Oct 27

You know you’ve joined the infertility club when….

1) You know your husband’s sperm count (both washed and unwashed)
2) You can say the words “vagina” or “semen” without giggling
3) The nurses at the fertility clinic knows you by first and last name
4) You give directions to the ultrasound room to new infertiles
5) You can tell the doctor your temperature to the exact decimal point
6) You told the ultrasound technician your follicle size and uterine lining before she told you
7) You refer to a Monday as a ‘Day 3′
8)You refuse to purchase tampons or pads until it’s too late (another pair of ruined underwear!)
9) You’re thinking of dressing up like a test tube or the Octomom for Halloween
10) You refuse to go into a hot tube in fear of hard boiling any eggs

photo: here

6 Responses to “#867 You know you’re infertile when…”

  1. Ariha says:

    The last one was really hilarious,
    but I can suggest a few more.

    1)Getting upset when you see your period.
    2)Hearing the news of anyone become pregnant even in movies or tv shows upsets you.
    3)Looking at everyone's tummy from young to old and if they have a slight bulge you start to ponder if they are pregnant.
    4)Looking at an obviously pregnant woman and expressing feelings of disgust.
    I can just go on an on..

  2. finding_ac says:

    i like the vagina semen one, cause i almost forget sometimes that it is not regular verbage, and people shudder when i say it out loud. woopsie!

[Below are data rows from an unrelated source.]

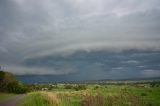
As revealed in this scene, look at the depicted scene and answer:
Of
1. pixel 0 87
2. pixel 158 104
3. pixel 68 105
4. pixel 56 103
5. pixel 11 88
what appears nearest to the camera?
pixel 56 103

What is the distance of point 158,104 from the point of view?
3450 cm

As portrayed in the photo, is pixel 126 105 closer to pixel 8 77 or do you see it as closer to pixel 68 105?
pixel 68 105

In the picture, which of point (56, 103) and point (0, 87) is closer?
point (56, 103)

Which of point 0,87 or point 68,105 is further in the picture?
point 0,87

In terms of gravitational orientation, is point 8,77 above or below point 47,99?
above

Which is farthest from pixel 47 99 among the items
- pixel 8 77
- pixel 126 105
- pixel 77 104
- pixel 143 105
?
pixel 8 77

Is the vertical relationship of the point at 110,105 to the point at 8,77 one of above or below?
below

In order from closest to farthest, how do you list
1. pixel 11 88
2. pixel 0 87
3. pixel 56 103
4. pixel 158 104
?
pixel 56 103
pixel 158 104
pixel 0 87
pixel 11 88

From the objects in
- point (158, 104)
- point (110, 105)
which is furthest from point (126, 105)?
point (158, 104)

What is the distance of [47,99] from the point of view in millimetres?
27875

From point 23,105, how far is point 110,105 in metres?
10.9

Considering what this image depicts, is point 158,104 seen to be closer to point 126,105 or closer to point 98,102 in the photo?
point 126,105

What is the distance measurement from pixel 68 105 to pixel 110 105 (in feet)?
17.6

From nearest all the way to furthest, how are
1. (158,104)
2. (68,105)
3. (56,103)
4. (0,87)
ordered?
(56,103) → (68,105) → (158,104) → (0,87)
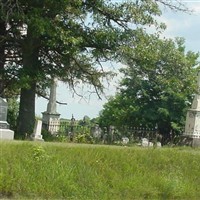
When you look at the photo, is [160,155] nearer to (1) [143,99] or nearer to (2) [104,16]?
(2) [104,16]

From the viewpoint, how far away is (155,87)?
34375mm

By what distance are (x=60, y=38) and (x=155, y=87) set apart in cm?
1623

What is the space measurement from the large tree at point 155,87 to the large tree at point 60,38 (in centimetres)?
100

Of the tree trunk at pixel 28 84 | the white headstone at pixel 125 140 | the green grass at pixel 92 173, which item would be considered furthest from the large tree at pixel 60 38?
the green grass at pixel 92 173

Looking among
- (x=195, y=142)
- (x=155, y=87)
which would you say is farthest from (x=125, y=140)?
(x=155, y=87)

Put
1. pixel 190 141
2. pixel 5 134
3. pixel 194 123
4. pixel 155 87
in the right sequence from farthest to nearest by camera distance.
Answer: pixel 155 87, pixel 194 123, pixel 190 141, pixel 5 134

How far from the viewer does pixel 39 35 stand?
1934cm

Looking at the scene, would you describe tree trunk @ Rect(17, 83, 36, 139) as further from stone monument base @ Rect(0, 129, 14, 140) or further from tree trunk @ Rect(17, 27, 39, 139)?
stone monument base @ Rect(0, 129, 14, 140)

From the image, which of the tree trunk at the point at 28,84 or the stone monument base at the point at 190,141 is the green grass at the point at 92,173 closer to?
the tree trunk at the point at 28,84

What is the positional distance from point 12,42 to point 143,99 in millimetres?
16197

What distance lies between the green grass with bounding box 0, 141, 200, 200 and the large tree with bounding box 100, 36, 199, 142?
268 inches

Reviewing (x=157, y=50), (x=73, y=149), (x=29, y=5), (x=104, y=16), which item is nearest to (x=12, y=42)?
(x=29, y=5)

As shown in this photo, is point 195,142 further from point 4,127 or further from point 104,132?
point 4,127

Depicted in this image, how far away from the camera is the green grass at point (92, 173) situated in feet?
37.4
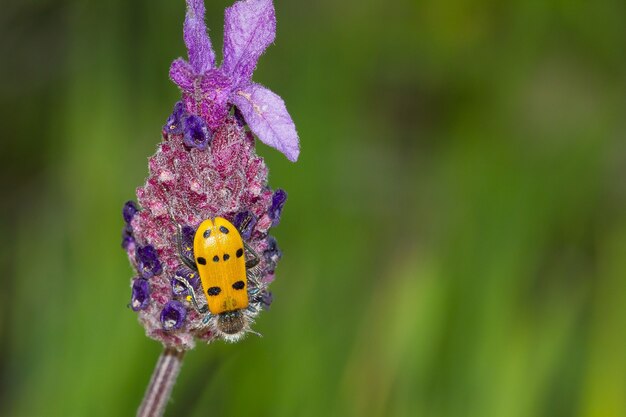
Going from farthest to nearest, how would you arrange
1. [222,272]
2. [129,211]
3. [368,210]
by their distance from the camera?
1. [368,210]
2. [129,211]
3. [222,272]

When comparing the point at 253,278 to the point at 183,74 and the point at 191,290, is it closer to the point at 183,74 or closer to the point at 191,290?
the point at 191,290

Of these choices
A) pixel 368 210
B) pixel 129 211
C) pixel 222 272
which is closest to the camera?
pixel 222 272

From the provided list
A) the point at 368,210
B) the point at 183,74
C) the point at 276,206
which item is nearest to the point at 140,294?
the point at 276,206

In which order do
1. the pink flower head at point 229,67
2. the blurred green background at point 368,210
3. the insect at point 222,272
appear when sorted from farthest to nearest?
the blurred green background at point 368,210 → the pink flower head at point 229,67 → the insect at point 222,272

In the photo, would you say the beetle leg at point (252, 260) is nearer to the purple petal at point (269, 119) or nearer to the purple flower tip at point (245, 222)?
the purple flower tip at point (245, 222)

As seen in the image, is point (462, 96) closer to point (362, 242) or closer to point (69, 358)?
point (362, 242)

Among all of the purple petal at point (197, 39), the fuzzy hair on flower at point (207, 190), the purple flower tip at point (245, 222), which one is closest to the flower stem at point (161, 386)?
the fuzzy hair on flower at point (207, 190)

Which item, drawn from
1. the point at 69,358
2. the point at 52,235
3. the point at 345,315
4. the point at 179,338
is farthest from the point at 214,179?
the point at 52,235

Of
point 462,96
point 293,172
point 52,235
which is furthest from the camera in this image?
point 462,96
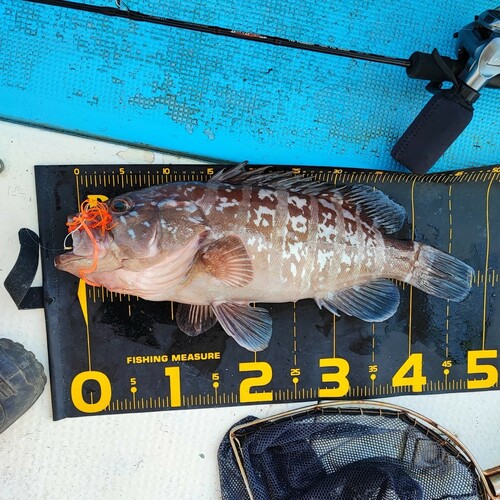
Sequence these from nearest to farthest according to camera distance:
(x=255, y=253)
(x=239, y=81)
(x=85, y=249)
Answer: (x=85, y=249)
(x=255, y=253)
(x=239, y=81)

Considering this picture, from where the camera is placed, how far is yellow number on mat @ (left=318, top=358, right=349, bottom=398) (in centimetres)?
285

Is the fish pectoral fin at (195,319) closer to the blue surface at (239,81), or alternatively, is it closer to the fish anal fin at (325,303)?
the fish anal fin at (325,303)

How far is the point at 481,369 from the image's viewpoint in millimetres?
2910

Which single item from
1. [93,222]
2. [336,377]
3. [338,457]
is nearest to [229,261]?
[93,222]

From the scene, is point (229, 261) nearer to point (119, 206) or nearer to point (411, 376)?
point (119, 206)

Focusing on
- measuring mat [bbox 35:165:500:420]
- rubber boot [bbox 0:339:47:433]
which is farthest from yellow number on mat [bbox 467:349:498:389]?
rubber boot [bbox 0:339:47:433]

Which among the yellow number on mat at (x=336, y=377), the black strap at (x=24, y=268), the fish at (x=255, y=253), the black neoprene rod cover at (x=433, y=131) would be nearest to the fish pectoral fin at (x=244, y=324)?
the fish at (x=255, y=253)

    get in touch with your bodies, people!!

    ♥ ac

  3. Emily says:

    Or how about…

    "You've had more people between your legs than Jenna Jamison"

  4. Anonymous says:

    I can't count the number of times I've needed to know the date or date of the week, and all I can think of is what cycle day it is.

  5. Kellie says:

    Or what about…

    "You're actually looking forward to dealing with morning sickness, swollen ankles and even labor."

  6. Julia says:

    The best was when my whole family, including my 90 year old grandmother were all sitting around the dinner table talking about my husband’s sperm. Yes. That’s where we are.